Maria Victoria atribuiu a definição a um pedido de Ratinho Junior. Laiola declarou confiança na continuidade do projeto estadual. Nenhum dos dois, entretanto, vinculou publicamente o acordo paranaense ao apoio presidencial a Flávio Bolsonaro. O Blog do Esmael acompanhou o evento em Curitiba.

O Republicanos também integra a coalizão de Sandro Alex e apresenta Alexandre Curi para uma das duas vagas ao Senado. O arranjo responde parte da pergunta eleitoral: PP, União Brasil e Republicanos caminham com o candidato escolhido por Ratinho Junior no Paraná. A escolha presidencial continua sem resposta formal dos diretórios estaduais.

Essa separação permite uma composição incomum, mas politicamente possível: os três partidos podem sustentar Sandro Alex contra Sergio Moro (PL) no governo estadual e, ao mesmo tempo, evitar uma campanha institucional contra Flávio Bolsonaro. Dirigentes e candidatos ainda poderão demonstrar preferências pessoais, mas isso não equivale a apoio partidário formal.

Sergio Moro perde espaço nessa combinação. O senador precisava ampliar sua coligação além do PL e do Novo, mas União Brasil, PP e Republicanos escolheram o campo governista estadual. Uma eventual neutralidade presidencial não devolve automaticamente esses partidos ao palanque de Moro.

Ratinho Junior aparece como o principal beneficiário no Paraná. O governador reuniu a Federação União Progressista e o Republicanos ao redor de Sandro Alex e preservou a candidatura de Alexandre Curi ao Senado.
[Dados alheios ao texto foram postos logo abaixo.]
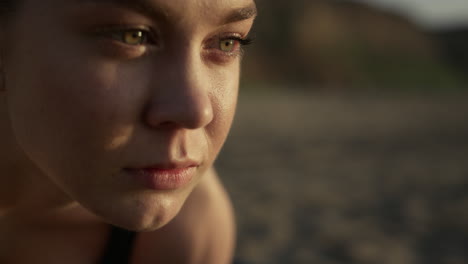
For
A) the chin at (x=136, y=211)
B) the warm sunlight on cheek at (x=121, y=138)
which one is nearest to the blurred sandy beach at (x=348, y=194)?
the chin at (x=136, y=211)

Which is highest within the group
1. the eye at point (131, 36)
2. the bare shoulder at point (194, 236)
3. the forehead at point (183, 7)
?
the forehead at point (183, 7)

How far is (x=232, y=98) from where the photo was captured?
1040 millimetres

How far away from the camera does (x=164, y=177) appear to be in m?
0.96

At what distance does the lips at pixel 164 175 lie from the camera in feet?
3.10

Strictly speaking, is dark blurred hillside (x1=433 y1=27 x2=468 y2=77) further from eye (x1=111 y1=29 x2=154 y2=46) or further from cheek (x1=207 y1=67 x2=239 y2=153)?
eye (x1=111 y1=29 x2=154 y2=46)

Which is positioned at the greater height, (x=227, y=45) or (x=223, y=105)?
(x=227, y=45)

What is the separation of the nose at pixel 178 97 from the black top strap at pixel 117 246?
1.90 feet

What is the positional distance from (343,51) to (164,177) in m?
29.5

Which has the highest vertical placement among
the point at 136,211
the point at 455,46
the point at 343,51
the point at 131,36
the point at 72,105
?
the point at 455,46

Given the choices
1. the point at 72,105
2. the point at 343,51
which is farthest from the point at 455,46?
the point at 72,105

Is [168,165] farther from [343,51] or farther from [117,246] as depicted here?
[343,51]

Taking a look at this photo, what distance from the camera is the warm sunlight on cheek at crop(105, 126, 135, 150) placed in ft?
2.95

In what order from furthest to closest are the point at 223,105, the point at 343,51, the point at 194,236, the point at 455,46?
1. the point at 455,46
2. the point at 343,51
3. the point at 194,236
4. the point at 223,105

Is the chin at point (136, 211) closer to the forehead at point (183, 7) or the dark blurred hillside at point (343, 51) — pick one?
the forehead at point (183, 7)
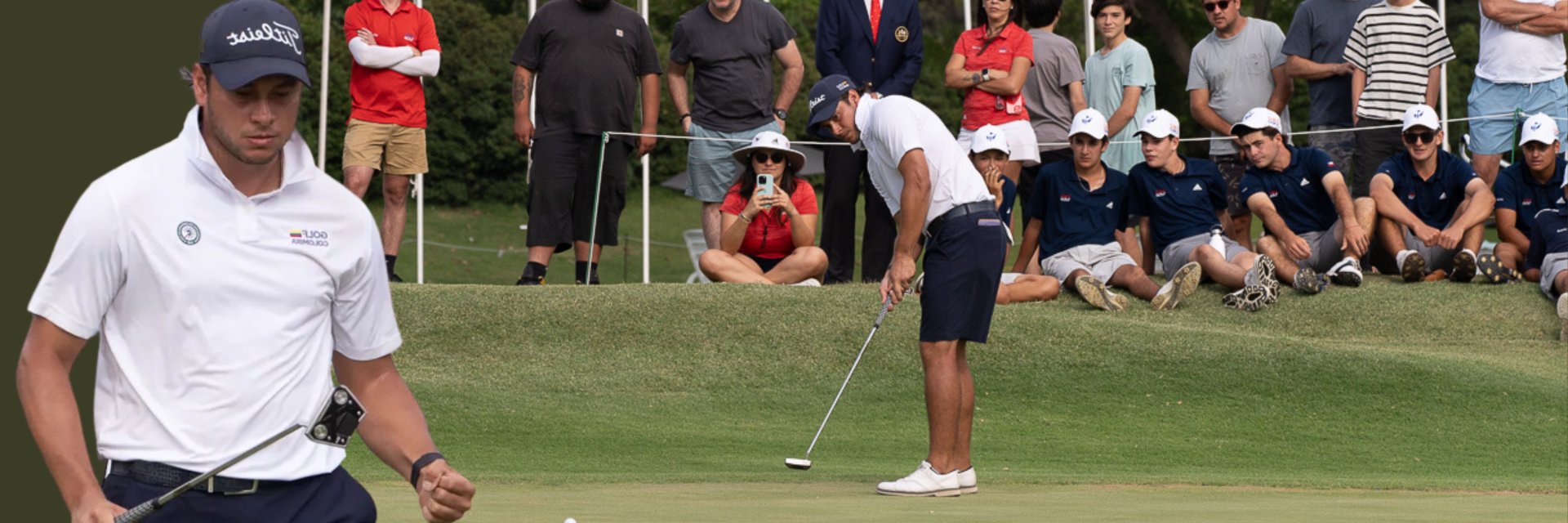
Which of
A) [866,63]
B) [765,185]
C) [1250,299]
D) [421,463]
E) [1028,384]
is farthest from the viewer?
[866,63]

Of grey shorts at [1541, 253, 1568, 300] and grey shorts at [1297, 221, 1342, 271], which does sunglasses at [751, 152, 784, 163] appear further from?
grey shorts at [1541, 253, 1568, 300]

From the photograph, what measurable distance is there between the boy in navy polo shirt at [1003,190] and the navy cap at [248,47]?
8.78 m

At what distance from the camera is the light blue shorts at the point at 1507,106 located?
13.3m

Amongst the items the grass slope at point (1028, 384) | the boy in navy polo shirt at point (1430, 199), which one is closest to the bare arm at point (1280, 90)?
the boy in navy polo shirt at point (1430, 199)

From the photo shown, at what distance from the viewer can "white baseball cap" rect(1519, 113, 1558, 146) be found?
12.6 metres

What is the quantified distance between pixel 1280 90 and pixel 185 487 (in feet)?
37.3

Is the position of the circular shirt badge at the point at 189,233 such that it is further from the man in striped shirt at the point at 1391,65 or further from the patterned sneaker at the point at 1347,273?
the man in striped shirt at the point at 1391,65

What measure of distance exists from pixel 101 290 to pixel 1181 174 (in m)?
10.5

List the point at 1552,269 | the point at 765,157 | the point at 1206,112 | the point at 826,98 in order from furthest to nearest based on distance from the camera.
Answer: the point at 1206,112 < the point at 1552,269 < the point at 765,157 < the point at 826,98

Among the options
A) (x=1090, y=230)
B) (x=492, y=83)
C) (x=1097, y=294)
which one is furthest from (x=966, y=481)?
(x=492, y=83)

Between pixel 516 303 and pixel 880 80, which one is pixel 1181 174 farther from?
pixel 516 303

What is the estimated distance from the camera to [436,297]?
12609mm

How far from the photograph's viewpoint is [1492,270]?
13.3 metres

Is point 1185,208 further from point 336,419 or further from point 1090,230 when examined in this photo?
point 336,419
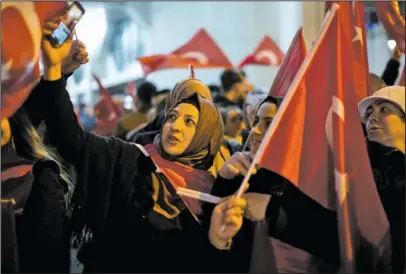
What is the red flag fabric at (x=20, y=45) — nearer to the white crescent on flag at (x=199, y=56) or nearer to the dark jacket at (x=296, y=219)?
the dark jacket at (x=296, y=219)

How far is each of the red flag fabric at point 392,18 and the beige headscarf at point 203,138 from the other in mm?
812

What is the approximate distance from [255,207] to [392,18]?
1.03 metres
A articulação reduz o espaço de Moro e também de Rafael Greca (MDB), que disputavam partidos e lideranças da base estadual.

Para Lula, o ganho depende menos de conquistar votos declarados do centrão do que de bloquear a expansão de Flávio Bolsonaro. Sem PP, União Brasil e Republicanos, o candidato do PL fica mais dependente da própria legenda e de aliados ideológicos menores. Para Ratinho Junior, a neutralidade nacional permitiria manter sua coalizão estadual sem transformar Sandro Alex em extensão automática do bolsonarismo.

O cenário ainda é uma negociação, não um acordo concluído. PP, União Brasil e Republicanos não anunciaram apoio a Lula, e os diretórios paranaenses não formalizaram qual candidatura presidencial defenderão. O fato definido no Paraná é o apoio a Sandro Alex e Alexandre Curi; o palanque presidencial permanece em disputa.